■ Task objective
Which lines of the records contain "analyzed"? Collect every one of them.
BEGIN Extracted data
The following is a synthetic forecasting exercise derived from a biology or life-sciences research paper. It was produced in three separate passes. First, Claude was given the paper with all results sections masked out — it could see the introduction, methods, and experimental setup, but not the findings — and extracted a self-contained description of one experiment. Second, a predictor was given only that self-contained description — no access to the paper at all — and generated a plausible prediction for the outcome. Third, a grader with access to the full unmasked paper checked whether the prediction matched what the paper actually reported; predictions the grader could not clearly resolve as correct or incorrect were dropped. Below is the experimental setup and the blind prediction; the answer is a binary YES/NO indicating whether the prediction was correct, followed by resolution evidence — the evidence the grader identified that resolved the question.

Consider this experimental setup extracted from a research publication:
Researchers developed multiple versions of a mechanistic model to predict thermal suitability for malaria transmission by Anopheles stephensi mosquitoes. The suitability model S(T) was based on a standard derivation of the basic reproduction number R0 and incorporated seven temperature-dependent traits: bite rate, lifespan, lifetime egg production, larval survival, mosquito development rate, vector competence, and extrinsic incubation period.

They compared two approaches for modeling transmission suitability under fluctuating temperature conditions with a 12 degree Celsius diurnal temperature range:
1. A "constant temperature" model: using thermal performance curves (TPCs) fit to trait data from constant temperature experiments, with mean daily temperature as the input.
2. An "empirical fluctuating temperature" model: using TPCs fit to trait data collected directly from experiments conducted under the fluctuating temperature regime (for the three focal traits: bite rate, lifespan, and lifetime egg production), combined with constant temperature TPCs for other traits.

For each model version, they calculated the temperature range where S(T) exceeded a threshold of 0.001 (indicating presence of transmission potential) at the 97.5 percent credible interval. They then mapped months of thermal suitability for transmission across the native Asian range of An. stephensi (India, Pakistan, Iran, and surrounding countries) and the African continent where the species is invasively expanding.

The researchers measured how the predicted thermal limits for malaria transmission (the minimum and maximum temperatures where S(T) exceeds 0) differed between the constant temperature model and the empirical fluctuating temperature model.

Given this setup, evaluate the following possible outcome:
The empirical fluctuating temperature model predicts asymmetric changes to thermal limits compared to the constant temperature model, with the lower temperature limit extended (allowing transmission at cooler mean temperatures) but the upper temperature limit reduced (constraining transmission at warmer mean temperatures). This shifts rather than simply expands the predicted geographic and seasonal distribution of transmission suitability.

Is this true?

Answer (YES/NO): NO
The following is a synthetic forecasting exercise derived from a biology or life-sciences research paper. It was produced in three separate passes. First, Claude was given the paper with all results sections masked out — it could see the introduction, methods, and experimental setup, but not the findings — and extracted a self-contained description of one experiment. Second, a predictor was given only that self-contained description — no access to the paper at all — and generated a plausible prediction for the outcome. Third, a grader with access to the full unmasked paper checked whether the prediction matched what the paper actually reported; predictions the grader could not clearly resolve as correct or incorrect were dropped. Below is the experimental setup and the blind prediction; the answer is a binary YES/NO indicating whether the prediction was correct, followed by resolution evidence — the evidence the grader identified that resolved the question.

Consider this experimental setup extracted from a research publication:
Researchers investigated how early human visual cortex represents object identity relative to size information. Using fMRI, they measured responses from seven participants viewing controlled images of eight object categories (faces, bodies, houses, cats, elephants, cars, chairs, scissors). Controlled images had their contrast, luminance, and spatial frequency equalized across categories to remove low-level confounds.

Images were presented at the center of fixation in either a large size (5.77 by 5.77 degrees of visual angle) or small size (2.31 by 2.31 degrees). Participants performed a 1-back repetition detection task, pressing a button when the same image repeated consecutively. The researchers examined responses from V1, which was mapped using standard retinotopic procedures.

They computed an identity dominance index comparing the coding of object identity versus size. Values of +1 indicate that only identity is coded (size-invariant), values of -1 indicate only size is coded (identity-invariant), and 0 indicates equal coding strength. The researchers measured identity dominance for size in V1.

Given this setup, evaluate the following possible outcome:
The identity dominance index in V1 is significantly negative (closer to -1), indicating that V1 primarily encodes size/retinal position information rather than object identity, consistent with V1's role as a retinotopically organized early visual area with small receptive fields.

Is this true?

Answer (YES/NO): YES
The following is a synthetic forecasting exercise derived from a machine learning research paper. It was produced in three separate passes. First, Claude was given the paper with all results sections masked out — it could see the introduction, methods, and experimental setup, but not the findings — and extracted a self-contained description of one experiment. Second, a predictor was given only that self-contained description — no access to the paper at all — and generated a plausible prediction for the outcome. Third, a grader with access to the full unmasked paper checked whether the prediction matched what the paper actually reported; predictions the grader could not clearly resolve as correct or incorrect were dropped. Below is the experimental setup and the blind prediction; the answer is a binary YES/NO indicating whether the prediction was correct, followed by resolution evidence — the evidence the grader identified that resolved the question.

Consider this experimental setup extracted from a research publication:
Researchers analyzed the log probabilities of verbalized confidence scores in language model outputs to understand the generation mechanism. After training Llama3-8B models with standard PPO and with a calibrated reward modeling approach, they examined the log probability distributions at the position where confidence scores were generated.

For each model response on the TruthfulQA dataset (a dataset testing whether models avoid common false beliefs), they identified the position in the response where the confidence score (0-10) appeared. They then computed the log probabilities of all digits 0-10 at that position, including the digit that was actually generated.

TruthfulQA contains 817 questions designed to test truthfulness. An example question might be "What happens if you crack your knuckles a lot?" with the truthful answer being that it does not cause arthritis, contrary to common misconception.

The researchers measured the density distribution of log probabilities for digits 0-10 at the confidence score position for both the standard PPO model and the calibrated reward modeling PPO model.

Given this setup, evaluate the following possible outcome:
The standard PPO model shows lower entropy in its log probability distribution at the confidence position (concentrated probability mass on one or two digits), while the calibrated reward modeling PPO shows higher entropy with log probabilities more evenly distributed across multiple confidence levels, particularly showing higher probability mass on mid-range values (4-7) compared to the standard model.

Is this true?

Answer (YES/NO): NO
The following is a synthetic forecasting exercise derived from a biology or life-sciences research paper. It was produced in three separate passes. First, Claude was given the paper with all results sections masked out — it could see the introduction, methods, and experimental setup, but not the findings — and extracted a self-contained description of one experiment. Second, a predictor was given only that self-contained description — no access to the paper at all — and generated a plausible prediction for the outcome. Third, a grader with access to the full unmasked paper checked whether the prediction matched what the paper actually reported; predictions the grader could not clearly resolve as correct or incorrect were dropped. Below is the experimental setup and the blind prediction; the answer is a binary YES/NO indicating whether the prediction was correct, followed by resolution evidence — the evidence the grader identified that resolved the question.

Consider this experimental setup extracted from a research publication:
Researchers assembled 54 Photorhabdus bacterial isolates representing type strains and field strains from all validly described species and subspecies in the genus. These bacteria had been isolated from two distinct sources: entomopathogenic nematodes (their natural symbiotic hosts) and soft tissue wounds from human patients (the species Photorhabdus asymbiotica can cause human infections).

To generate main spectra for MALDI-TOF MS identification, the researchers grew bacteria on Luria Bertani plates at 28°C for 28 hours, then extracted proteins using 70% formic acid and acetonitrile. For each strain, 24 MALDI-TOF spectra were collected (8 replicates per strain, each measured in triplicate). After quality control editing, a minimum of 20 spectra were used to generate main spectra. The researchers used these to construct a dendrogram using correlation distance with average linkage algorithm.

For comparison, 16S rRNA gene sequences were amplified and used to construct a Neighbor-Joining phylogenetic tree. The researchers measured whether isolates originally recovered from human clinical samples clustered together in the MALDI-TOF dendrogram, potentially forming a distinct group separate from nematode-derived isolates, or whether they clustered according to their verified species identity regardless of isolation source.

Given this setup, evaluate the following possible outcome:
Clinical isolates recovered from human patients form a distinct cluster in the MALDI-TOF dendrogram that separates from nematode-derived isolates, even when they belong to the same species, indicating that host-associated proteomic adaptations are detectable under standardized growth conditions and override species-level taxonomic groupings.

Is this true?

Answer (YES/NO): NO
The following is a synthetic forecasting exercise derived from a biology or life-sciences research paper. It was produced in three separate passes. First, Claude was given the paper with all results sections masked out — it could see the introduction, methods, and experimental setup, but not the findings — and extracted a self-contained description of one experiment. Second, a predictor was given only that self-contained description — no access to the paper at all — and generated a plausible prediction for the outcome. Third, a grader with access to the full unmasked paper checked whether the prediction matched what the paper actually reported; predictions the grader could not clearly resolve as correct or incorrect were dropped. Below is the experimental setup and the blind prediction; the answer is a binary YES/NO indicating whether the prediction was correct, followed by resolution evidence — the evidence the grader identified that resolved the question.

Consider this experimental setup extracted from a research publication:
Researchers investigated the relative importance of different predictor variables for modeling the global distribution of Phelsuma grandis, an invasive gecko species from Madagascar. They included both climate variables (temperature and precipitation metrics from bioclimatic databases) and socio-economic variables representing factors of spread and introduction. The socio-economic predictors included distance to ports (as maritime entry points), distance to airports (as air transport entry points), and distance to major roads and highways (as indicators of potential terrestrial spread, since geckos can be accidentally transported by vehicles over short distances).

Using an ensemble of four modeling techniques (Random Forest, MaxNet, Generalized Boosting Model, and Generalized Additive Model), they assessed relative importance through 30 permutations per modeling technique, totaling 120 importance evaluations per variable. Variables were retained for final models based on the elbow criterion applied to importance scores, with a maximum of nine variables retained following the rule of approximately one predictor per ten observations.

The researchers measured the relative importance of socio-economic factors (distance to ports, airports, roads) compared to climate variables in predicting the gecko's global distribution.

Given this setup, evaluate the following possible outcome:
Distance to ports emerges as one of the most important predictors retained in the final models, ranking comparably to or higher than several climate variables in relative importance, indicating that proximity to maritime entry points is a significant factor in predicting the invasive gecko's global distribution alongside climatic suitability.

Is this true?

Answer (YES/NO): YES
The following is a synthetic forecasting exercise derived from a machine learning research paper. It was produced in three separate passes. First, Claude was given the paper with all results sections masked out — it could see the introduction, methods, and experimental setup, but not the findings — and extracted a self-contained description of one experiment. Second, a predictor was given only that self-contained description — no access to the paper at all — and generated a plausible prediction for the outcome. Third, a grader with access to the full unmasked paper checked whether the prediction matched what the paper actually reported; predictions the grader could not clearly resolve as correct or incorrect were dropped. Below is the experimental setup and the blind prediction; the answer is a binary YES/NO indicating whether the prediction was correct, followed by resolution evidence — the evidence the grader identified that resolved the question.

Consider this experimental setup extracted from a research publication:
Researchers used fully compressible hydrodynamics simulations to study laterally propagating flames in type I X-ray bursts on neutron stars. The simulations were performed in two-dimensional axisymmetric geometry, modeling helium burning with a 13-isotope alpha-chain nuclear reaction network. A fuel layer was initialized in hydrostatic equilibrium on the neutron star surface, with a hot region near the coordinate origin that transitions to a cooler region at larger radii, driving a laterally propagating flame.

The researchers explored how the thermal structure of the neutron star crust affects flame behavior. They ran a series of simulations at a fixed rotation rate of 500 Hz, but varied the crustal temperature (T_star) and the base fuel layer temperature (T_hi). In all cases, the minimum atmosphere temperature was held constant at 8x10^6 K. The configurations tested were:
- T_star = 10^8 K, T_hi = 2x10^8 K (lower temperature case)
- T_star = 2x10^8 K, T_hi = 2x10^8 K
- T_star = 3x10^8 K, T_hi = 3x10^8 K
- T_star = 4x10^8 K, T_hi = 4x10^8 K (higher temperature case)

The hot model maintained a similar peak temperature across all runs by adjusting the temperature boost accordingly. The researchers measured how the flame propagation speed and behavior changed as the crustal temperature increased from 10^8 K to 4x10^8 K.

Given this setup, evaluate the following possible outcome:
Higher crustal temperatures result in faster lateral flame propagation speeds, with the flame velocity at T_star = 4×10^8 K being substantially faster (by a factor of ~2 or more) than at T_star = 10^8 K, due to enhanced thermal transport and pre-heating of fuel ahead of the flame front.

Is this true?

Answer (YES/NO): NO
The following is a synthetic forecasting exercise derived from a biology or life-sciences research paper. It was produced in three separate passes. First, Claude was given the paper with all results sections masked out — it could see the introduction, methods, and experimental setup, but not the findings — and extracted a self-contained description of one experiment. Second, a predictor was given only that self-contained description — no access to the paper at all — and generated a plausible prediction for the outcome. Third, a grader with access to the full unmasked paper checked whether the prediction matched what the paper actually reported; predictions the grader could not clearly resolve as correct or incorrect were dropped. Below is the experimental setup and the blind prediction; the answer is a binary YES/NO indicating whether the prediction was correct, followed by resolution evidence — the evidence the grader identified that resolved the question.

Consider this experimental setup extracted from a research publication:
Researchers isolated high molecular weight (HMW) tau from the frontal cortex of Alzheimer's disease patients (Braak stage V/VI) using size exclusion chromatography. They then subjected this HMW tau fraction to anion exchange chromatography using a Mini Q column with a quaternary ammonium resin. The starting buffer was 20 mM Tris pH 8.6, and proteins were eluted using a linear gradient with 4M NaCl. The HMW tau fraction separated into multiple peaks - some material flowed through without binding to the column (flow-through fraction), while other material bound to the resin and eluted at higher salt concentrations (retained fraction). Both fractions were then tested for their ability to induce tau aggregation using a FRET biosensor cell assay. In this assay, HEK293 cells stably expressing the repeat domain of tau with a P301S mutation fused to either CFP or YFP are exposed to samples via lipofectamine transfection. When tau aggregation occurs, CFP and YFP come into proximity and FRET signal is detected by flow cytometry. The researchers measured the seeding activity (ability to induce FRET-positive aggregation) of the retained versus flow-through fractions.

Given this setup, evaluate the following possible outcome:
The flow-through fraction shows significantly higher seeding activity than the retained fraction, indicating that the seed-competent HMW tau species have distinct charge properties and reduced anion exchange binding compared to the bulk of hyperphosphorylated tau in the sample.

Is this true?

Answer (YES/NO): NO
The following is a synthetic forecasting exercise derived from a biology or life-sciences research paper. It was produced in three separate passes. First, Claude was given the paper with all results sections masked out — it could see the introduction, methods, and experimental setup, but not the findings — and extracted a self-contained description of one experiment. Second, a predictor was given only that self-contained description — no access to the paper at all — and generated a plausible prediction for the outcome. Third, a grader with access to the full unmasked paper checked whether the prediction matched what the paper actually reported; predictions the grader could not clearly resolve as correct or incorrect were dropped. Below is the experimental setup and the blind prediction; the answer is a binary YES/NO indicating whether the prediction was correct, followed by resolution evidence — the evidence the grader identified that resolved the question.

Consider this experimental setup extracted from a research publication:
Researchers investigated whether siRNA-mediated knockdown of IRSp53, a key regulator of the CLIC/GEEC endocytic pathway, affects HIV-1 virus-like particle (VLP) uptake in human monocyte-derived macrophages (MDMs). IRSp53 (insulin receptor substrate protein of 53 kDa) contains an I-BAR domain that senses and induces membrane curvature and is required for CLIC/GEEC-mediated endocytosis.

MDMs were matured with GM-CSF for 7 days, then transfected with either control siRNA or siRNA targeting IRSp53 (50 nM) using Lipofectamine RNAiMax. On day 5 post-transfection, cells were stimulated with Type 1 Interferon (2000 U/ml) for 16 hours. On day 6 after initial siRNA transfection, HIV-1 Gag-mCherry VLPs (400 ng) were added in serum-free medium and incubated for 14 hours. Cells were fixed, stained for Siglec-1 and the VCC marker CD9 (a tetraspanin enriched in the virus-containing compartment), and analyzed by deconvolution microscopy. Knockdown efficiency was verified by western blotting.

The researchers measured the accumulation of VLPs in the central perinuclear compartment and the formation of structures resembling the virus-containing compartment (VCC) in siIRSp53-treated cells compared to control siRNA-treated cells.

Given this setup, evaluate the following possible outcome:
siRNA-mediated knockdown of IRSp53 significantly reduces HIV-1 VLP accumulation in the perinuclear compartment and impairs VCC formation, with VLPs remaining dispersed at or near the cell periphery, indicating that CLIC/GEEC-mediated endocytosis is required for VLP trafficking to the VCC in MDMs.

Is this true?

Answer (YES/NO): YES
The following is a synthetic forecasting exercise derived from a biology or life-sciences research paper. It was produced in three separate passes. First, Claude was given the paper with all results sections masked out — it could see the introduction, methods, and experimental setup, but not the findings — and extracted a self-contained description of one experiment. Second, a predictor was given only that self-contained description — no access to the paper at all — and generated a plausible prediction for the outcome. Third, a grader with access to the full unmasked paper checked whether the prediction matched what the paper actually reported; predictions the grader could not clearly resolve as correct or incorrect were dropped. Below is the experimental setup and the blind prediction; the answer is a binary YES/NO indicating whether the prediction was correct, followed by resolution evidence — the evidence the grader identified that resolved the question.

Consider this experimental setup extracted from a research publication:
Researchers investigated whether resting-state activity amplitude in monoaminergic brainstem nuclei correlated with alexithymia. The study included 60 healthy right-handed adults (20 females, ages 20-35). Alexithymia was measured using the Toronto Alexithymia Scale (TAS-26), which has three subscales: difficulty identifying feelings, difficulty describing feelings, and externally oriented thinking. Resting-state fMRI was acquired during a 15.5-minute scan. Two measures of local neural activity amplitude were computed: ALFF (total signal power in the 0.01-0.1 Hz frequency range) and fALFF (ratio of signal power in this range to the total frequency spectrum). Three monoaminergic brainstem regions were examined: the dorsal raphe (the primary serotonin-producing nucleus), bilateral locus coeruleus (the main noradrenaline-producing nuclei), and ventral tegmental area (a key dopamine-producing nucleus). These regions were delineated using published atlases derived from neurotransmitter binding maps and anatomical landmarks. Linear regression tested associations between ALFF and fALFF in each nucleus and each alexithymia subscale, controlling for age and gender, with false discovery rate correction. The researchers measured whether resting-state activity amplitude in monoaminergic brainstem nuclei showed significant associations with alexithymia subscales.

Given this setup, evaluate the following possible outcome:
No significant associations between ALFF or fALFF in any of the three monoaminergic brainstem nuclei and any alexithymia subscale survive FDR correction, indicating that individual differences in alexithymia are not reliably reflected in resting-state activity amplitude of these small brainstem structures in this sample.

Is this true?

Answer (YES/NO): YES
END Extracted data
■ Reply to the task
Researchers analyzed the log probabilities of verbalized confidence scores in language model outputs to understand the generation mechanism. After training Llama3-8B models with standard PPO and with a calibrated reward modeling approach, they examined the log probability distributions at the position where confidence scores were generated.
MDMs were matured with GM-CSF for 7 days, then transfected with either control siRNA or siRNA targeting IRSp53 (50 nM) using Lipofectamine RNAiMax. On day 5 post-transfection, cells were stimulated with Type 1 Interferon (2000 U/ml) for 16 hours. On day 6 after initial siRNA transfection, HIV-1 Gag-mCherry VLPs (400 ng) were added in serum-free medium and incubated for 14 hours. Cells were fixed, stained for Siglec-1 and the VCC marker CD9 (a tetraspanin enriched in the virus-containing compartment), and analyzed by deconvolution microscopy. Knockdown efficiency was verified by western blotting.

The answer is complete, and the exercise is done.